(TEXTO DEL EJERCICIO):
⁂

Si hemos de tomar como verídica
la realidad que nos ofrecen los medios de comunicación (lo que implica, de
entrada, una elección muy arriesgada, pero habitual en nuestros días), se
podría pensar, tal vez ingenuamente, que vivimos en una sociedad donde todos
tienen opiniones. (Todos quiere decir: los que disponen de elementos de juicio
sobre un tema y los que no; opiniones significa: criterio formado sobre este
mismo tema sobre el que juzgamos).
La proliferación imparable de
las opiniones (cualificadas o no, parece no tener ningún importancia: las
opiniones son equivalentes entre ellas, de la misma forma que todos los votos
tienen la misma importancia para el recuento final) nos muestra un mundo donde,
quien más quien menos, cree tener su derecho a hablar. Hablar por hablar, la
cuestión es no callar, no permanecer al margen de (las opiniones sobre) los
acontecimientos que, se supone, tienen que preocupar a todos los ciudadanos.
Una ley del parlamento, la despenalización del consumo de droga o el último
fichaje futbolístico: el objeto de la opinión no es tan importante como el
hecho mismo de opinar.

⁂

(TAREA A REALIZAR):
Actualiza el texto sobre las opiniones empezando por "Una ley del" y siguiendo hasta "mismo de opinar.", y pon "congreso" donde dice "parlamento". Las filas proceden de otra fuente.

⁂

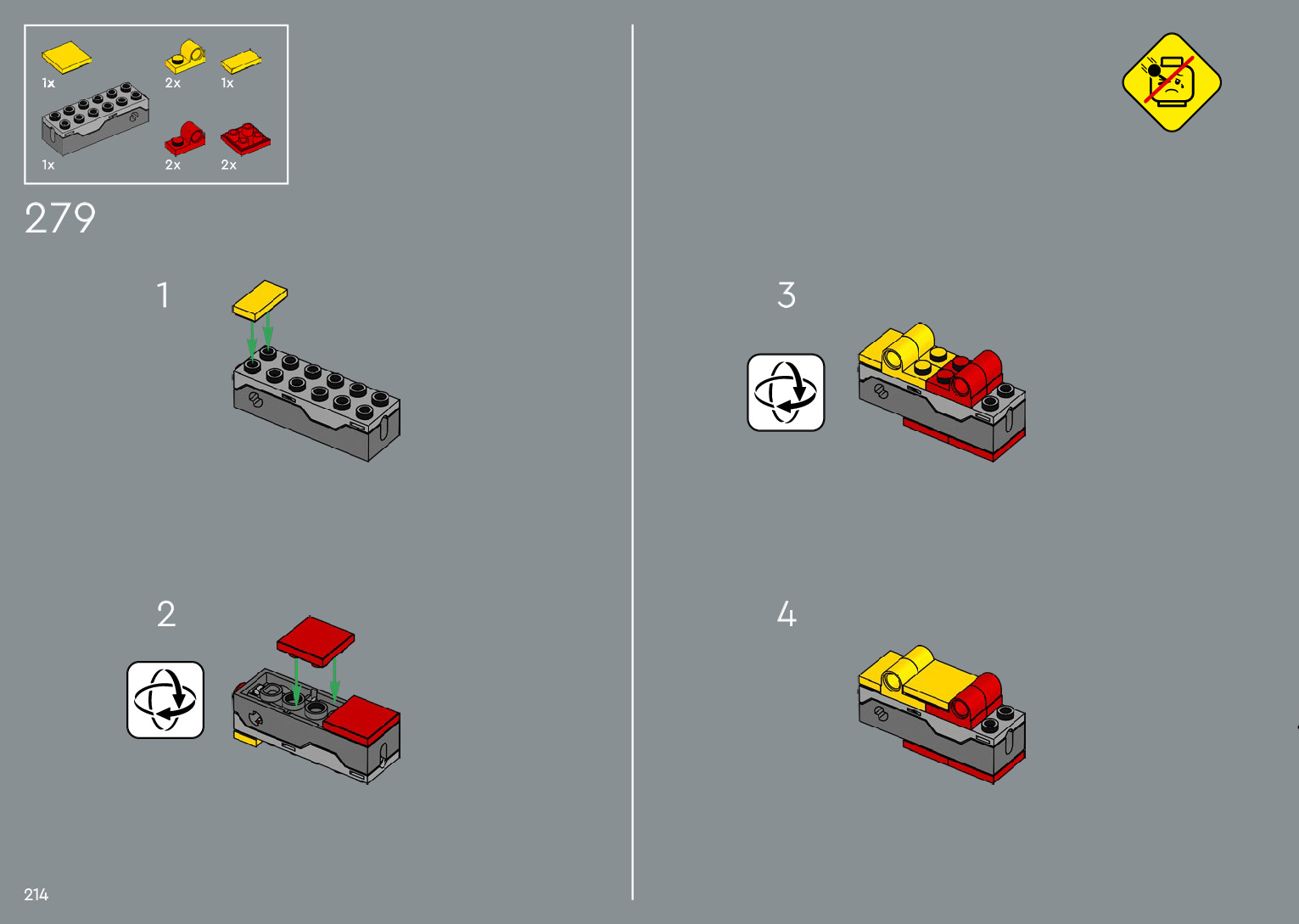 1x
2x
1x
1x
2x
2x

279

1

2

3

4

214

⁂

(RESULTADO DEL EJERCICIO):
Una ley del congreso, la despenalización del consumo de droga o el último
fichaje futbolístico: el objeto de la opinión no es tan importante como el
hecho mismo de opinar.